Sa série du Palais Contarini coupe systématiquement le bâtiment au deux tiers de sa hauteur, pour donner tout le premier plan aux miroitements de la lagune, bleue, verte ou violette. Magnifiquement mise en valeur, seule au milieu d’une paroi, la «Gondole à Venise» est une intrigante tache beige au milieu de l’eau.

L’autre grand ensemble de l’exposition est consacré à James McNeill Whistler (1834-1903), qui avait ramené de Venise 100 pastels et 52 eaux-fortes. Les sujets moins glorieux l’intéressent, les arrières-cours, les passants, pas forcément riches.

En cela, il montre la voie à un artiste moins connu, John Singer Sargent (1856-1925), un Américain hôte régulier de Venise, comme nombre de ses compatriotes à la fin du 19e siècle. A grands traits expressifs, le peintre dessine un monde moins glorieux, choisissant souvent de surprenants angles de vues.

Intéressant contre-point, un choix de la collection de photographies historiques Herzog, de Bâle, permet de voir Venise «telle qu’elle était» dans les années 1870, sous l’objectif de Carlo Ponti et de Carlo Naya. Eux aussi ont contribué au succès désormais pleinement touristique de la Venise italienne depuis 1866. La première Biennale ouvrira ses portes en 1895.

Autre photographe, mais contemporain, le Belge David Claerbout propose une expérience sensorielle intéressante: ses clichés architecturaux de Venise sont projetés dans le noir et il faut un moment à l’œil pour commencer à distinguer les contours des bâtiments. Des ombres que les peintres des siècles passés ont heureusement depuis longtemps immortalisés.

swissinfo, Ariane Gigon à Reihen (Bâle)

«Dans cette ville, voluptueuse et riche, cosmopolite, sensible à l’exotisme, et habile à l’utiliser pour sa parure, l’humanisme ne pouvait que s’assouplir en un sens différent de l’intellectualisme florentin et de la pompe romaine.» (André Chastel, «L’art italien»)

Fondée en 810, Venise s’est assurée dès les années 1000 de grands avantages maritimes sur les routes vers l’Orient. Riche et puissante, elle ne cessera d’être en guerre avec ses voisins, proches ou lointains.

La Sérénissime a régné jusqu’à Bergame et la Vallée du Pô. Son indépendance tomba en 1797, lorsque Napoléon la céda à l’Autriche. Elle entra dans le Royaume d’Italie en 1866.
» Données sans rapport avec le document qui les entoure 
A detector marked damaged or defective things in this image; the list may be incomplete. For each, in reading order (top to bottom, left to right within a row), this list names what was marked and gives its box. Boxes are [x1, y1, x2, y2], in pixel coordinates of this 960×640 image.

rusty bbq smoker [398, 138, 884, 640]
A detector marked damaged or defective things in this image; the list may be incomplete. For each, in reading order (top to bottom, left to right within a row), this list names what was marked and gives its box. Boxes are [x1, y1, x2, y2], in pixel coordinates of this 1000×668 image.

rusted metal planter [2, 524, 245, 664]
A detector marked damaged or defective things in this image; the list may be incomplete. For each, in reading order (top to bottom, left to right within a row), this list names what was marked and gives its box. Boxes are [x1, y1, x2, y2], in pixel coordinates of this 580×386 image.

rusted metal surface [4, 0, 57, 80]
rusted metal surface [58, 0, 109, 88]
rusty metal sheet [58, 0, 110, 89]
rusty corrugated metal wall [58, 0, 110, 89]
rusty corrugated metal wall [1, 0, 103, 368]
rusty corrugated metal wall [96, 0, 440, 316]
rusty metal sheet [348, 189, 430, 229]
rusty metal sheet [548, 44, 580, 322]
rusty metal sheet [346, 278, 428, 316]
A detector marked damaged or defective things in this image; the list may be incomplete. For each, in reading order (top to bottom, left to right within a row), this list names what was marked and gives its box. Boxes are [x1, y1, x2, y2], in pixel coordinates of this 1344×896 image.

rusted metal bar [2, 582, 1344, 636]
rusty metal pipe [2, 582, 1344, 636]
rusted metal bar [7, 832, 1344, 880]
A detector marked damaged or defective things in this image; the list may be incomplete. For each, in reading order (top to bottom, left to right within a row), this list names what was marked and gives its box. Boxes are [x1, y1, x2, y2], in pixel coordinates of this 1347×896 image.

Venise a attiré les voyageurs dès le 16e siècle. Dürer y a séjourné en 1505 et 1506. Au 19e siècle, George Sand, Marcel Proust, Henry James, Thomas Mann, Lord Byron, Rilke, Wagner, Chopin ou encore Nietzsche, entre autres, sont passés par Venise. Le mythe n’est pas prêt de s’éteindre.

«Venise, de Canaletto et Turner à Monet» présente jusqu’au 25 janvier 2009 150 œuvres réalisées du 18e siècle au début du 20e siècle.

Douze artistes européens et américains sont exposés:
Canaletto (1697 – 1768), Francesco Guardi (1712 – 1793), J. M. William Turner (1775 – 1851), James McNeill Whistler (1834 – 1903), John Singer Sargent (1856 – 1925), Anders Zorn (1860 – 1920), Edouard Manet (1832 – 1883), Pierre-Auguste Renoir (1841 – 1919), Pietro Fragiacomo (1856 – 1922), Odilon Redon (1840 – 1916), Paul Signac (1863 – 1935), Claude Monet (1840 – 1926).